By intuition, these are the right ones to be used. However, I was after mathematic rigour I guess!

The course note is very useful and interesting -- one aspect of the two forms of the answer to an IVP very well distilled. Thank you.

By the way, after reading that, I realised at least I had problems in my formula, in terms of the use of symbols

$\displaystyle s(t) = 1 + \int_{0}^{t} v(t) \ dt$

Perhaps it should be written as

$\displaystyle s(t) = 1 + \int_{0}^{t} v(T) \ dT$

This however brings about another question: what does it mean by saying $v$ is a function of $t$, when it seems we can also say $v$ is a function of $s$ (apparently), which seems to lead to $v(s, t)$? What are the implications of we looking at it in these different ways?

 

[Dr.Peterson]

By the way, after reading that, I realised at least I had problems in my formula, in terms of the use of symbols

$\displaystyle s(t) = 1 + \int_{0}^{t} v(t) \ dt$

Perhaps it should be written as

$\displaystyle s(t) = 1 + \int_{0}^{t} v(T) \ dT$

This however brings about another question: what does it mean by saying $v$ is a function of $t$, when it seems we can also say $v$ is a function of $s$ (apparently), which seems to lead to $v(s, t)$? What are the implications of we looking at it in these different ways?

Some people (including me) object to the use of the same variable in the integrand and in the limits; but I've chosen not to point that out. I do prefer it with this change.

As for v being a function of both s and t, no, it isn't really. It's the derivative of a function of t, and therefore itself a function of t.
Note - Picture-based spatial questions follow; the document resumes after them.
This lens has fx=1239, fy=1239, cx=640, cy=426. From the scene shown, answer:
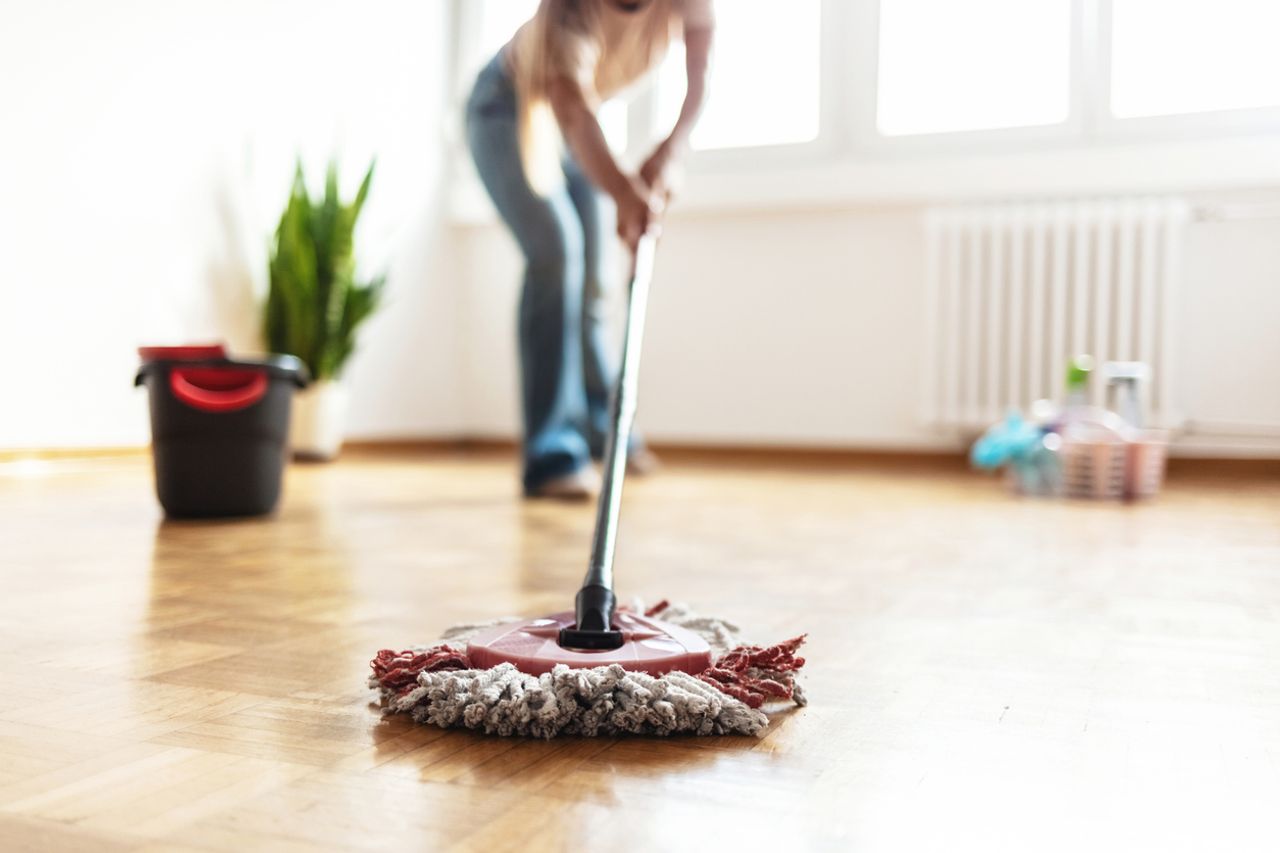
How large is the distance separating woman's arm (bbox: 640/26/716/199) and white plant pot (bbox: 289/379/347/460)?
1750 millimetres

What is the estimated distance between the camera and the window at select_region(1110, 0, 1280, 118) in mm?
3055

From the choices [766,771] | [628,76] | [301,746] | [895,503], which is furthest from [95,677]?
[895,503]

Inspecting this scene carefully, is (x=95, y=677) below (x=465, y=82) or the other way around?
below

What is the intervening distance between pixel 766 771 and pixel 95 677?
512mm

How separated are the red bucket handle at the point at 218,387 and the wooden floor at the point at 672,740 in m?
0.18

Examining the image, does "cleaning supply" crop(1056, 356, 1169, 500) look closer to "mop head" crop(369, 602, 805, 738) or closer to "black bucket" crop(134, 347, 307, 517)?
"black bucket" crop(134, 347, 307, 517)

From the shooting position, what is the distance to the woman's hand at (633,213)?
58.9 inches

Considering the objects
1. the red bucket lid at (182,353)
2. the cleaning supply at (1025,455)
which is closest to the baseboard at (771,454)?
the cleaning supply at (1025,455)

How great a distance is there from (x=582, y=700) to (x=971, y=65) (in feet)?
9.82

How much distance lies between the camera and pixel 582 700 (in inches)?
29.6

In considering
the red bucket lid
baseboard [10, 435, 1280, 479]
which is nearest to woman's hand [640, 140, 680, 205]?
the red bucket lid

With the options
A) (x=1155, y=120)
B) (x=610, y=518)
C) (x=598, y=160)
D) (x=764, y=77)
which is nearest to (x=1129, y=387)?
(x=1155, y=120)

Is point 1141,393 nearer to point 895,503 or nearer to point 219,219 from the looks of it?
point 895,503

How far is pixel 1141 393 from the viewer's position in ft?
9.67
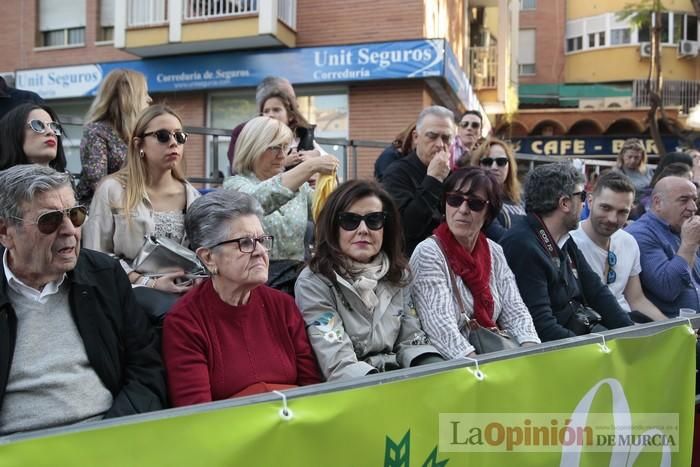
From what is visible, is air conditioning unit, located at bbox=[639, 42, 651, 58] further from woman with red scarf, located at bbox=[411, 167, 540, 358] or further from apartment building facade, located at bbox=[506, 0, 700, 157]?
woman with red scarf, located at bbox=[411, 167, 540, 358]

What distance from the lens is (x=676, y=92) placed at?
27812mm

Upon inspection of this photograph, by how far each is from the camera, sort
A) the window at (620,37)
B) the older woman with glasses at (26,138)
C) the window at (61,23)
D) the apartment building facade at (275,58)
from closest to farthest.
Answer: the older woman with glasses at (26,138), the apartment building facade at (275,58), the window at (61,23), the window at (620,37)

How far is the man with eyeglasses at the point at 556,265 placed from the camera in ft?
13.2

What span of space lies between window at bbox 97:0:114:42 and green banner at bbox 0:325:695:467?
15561 mm

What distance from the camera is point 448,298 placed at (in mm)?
3512

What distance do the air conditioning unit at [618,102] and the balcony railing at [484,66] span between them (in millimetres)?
6588

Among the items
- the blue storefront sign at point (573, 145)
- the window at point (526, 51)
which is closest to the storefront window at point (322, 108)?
the blue storefront sign at point (573, 145)

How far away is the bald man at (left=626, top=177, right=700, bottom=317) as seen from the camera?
5.04 m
But there are a multitude of relationships, and you do have to be careful. I don't have time at the moment to try to dig into that.

 

[MaxMath]

Some people (including me) object to the use of the same variable in the integrand and in the limits;

I'm with you.

As for v being a function of both s and t, no, it isn't really. It's the derivative of a function of t, and therefore itself a function of t. But there are a multitude of relationships, and you do have to be careful.

That's exactly (part of) why this problem is tricky.

 

[Agent Smith]

I'm getting ...

$\frac{\sqrt s}{6} - \frac{1}{6} = t$

For t = 1, $s = \sqrt 7$

 

[Agent Smith]

I mean s = 49